BIOMETRIC INFORMATION FUSION

Due to some problems associated with the unimodal biometric data, such as small variation over the population, large intra-variability over time, absence of biometric sample in portion of a population etc., the use of multimodal biometrics is a first choice solution. The main objective of a multimodal biometric system is to improve the recognition performance of the system and to make the system robust over the limitations associated with unimodal biometric systems. Over the years, several approaches have been proposed and developed for multimodal biometric authentication system with different biometric traits and with different fusion mechanisms.

Multimodal biometric systems use multiple sources of biometric information, whereas information fusion is essential for analysis, indexing and retrieval of such information. There are numbers of fusion techniques for any particular information. Choosing appropriate fusion techniques for any specific information depends on the necessity of the application and the performance of the fusion techniques proven by previous research. There is a consensus in biometric literature that all various levels of multimodal biometric information fall into two broad categories: before matching and after matching fusion. Fusion before matching category contains sensor level fusion and feature level fusion, while fusion after matching contains match score level fusion, rank level fusion and decision level fusion. A novel fusion mechanism has been established recently in BT Lab is based on fuzzy logic fusion, and hence named a fuzzy biometric fusion. Fuzzy biometric fusion can be employed either in the initial stage, i.e. before matching occurred or in the latter stage, i.e. after matching occurred.
Fusion in this category integrates evidences before matching or comparison of data samples against the user sample occurs. According to Kokar et al., “By combining low level features it is possible to achieve a more abstract or a more precise representation of the world”. Thus, biometric sources at the earlier stage contain much more information than after processing).
However, the extra costs of storing raw data and additional complexity in developing matching methods do not make this approach quite practical.

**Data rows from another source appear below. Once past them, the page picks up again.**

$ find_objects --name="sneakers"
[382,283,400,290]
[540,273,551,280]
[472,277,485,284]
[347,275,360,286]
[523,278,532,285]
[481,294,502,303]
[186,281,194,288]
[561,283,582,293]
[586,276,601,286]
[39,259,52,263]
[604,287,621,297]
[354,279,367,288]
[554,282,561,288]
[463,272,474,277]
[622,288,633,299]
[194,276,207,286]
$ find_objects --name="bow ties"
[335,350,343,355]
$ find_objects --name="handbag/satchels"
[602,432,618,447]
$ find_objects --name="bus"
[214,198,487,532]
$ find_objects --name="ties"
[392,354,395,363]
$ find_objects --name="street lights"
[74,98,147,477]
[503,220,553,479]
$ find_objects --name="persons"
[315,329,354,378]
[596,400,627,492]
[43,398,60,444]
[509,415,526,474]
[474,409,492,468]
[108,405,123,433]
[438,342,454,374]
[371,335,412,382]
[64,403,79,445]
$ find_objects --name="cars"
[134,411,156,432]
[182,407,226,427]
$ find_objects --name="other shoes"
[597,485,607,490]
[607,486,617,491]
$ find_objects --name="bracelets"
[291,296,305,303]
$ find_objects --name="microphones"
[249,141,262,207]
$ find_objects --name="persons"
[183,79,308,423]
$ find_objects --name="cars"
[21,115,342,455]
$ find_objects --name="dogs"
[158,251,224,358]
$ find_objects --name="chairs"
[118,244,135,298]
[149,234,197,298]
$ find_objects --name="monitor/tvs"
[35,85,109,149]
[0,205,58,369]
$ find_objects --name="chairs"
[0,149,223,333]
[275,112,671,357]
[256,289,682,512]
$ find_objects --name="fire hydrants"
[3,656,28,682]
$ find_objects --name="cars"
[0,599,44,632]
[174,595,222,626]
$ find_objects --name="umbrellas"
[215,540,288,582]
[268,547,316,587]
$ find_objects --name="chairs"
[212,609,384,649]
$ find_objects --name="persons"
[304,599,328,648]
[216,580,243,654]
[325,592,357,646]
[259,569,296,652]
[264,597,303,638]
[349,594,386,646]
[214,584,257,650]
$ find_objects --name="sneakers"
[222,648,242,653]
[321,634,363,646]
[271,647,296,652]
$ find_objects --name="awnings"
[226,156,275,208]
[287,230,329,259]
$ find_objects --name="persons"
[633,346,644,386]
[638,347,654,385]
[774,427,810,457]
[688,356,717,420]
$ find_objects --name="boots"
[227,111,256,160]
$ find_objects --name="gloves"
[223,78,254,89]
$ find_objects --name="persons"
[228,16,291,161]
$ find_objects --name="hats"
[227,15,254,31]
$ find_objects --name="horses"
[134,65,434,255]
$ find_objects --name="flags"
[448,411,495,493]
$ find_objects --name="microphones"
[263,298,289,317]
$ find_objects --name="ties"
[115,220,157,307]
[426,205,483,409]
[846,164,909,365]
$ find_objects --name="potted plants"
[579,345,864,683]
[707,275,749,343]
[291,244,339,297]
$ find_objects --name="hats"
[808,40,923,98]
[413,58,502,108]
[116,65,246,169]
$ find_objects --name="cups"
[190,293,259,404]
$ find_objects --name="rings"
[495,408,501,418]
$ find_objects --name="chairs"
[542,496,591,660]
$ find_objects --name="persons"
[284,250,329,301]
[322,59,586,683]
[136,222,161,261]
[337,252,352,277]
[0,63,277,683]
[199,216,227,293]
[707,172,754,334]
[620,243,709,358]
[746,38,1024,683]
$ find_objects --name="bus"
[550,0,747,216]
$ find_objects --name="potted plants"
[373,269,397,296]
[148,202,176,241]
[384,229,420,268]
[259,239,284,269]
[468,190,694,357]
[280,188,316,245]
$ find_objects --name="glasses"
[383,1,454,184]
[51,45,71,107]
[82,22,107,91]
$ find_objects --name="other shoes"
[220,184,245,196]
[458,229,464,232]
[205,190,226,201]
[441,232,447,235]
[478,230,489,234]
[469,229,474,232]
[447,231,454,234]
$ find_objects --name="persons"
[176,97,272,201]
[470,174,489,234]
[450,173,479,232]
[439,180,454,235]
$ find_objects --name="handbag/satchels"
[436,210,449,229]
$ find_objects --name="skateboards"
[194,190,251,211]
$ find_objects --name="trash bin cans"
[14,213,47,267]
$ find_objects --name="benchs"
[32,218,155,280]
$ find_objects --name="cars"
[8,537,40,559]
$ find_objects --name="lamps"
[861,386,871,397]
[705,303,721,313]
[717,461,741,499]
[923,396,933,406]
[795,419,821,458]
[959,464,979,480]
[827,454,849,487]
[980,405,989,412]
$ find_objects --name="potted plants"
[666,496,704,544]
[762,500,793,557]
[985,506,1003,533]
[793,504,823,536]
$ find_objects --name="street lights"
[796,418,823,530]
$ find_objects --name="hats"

Fusion after-matching methods consolidate information obtained after individual biometric matching or comparison is done. Most multimodal biometric systems have been using these fusion methods as the information needed for fusion is easily available compared to fusion before matching methods. The matching scores, the ranking list (sorted order) based on matching scores or the individual biometric decision (Yes/No) can be used for fusion in this category.